David Korb SSCrazy Points: 2505 More actions · Answer 5

DELETE FROM

y

FROM

tblA AS x

INNER JOIN

tblB AS y

ON

x.id > y.id

AND

x.attribute1 = y.attribute1

AND

x.attribute2 = y.attribute2

jenniferhu46 SSCrazy Points: 2990 More actions · Answer 6

All the employees have more than 1 record, and I only want to have one based on employid and I don't care which one I deleted.

However, the code I write is deleting the whole table. PLEASE HELP!!

DELETE

FROM TestEmp

WHERE TestEmp.EmployID IN

-- List 1 - all rows that have duplicates

(SELECT F.EmployID

FROM TestEmp AS F

WHERE Exists (

SELECT EmployID, Count(TestEmp.EmployID)

FROM TestEmp

WHERE TestEmp.LastName =TestEmp.LastName

AND TestEmp.Frstname = TestEmp.Frstname

GROUP BY TestEmp.Employid

HAVING Count(TestEmp. EmployID) > 1))

PW-201837 SSC-Insane Points: 20805 More actions · Answer 7

>>has same employee id, name but have different department names or different pay rate or addresses.

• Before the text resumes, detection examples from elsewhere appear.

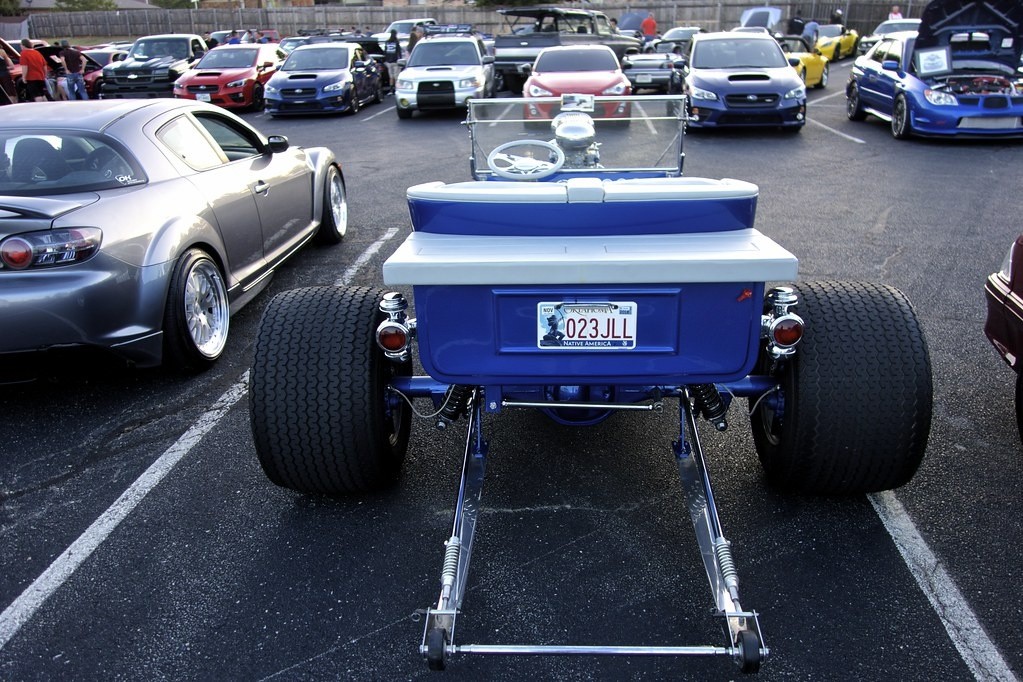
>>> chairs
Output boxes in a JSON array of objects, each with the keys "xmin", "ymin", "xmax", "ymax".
[
  {"xmin": 81, "ymin": 146, "xmax": 132, "ymax": 176},
  {"xmin": 11, "ymin": 138, "xmax": 73, "ymax": 181},
  {"xmin": 735, "ymin": 46, "xmax": 762, "ymax": 62}
]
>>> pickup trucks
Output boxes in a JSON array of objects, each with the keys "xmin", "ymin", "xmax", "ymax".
[{"xmin": 494, "ymin": 8, "xmax": 641, "ymax": 95}]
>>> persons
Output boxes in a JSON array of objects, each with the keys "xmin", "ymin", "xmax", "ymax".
[
  {"xmin": 610, "ymin": 18, "xmax": 620, "ymax": 34},
  {"xmin": 340, "ymin": 26, "xmax": 424, "ymax": 96},
  {"xmin": 787, "ymin": 9, "xmax": 804, "ymax": 36},
  {"xmin": 799, "ymin": 18, "xmax": 819, "ymax": 49},
  {"xmin": 888, "ymin": 6, "xmax": 903, "ymax": 20},
  {"xmin": 19, "ymin": 39, "xmax": 47, "ymax": 102},
  {"xmin": 59, "ymin": 40, "xmax": 89, "ymax": 100},
  {"xmin": 641, "ymin": 12, "xmax": 656, "ymax": 41},
  {"xmin": 203, "ymin": 31, "xmax": 219, "ymax": 50},
  {"xmin": 224, "ymin": 28, "xmax": 267, "ymax": 45},
  {"xmin": 830, "ymin": 9, "xmax": 842, "ymax": 24},
  {"xmin": 0, "ymin": 49, "xmax": 16, "ymax": 104}
]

And that's why I asked my original question. If you can't come up with business rules for which record to keep based on dept name, pay rate or address, then you have no choice but to add an additional IDENTITY column to your staging table because the only way you can arbitrarily delete all but 1 of a group of dupes is to have some way of uniquely determining which of the group you don't want to delete.

David Korb SSCrazy Points: 2505 More actions · Answer 8

There's almost always at least two or three ways to get something accomplished. Here is an example without a unique identifier:

INSERT INTO x

SELECT y.*

FROM

tbl2 AS x

LEFT JOIN

(

SELECT * FROM #tbl1

UNION

SELECT * FROM #tbl1

[close paren] AS y

ON

x.EmployID = y.EmployID

WHERE

x.EmployID IS NULL

The union eliminates the duplicates and the check for isnull inserts records that are not in the base table yet.

homebrew01 SSC Guru Points: 55548 More actions · Answer 9

Here's a completely different way.

1) In Enterprise Manager, create a NEW copy of the OLD table, with unique contraints, and "Ignore Duplicate Key" checked.

2) Copy from OLD table with duplicates, to NEW table. Only 1 rcd of each dup group will get copied in to NEW table.

3a) Drop OLD table, and rename NEW table to OLD name

OR

3b) Truncate OLD table, and copy NEW records to OLD table.

NOTE: This may not be a good way if you have FK relationships.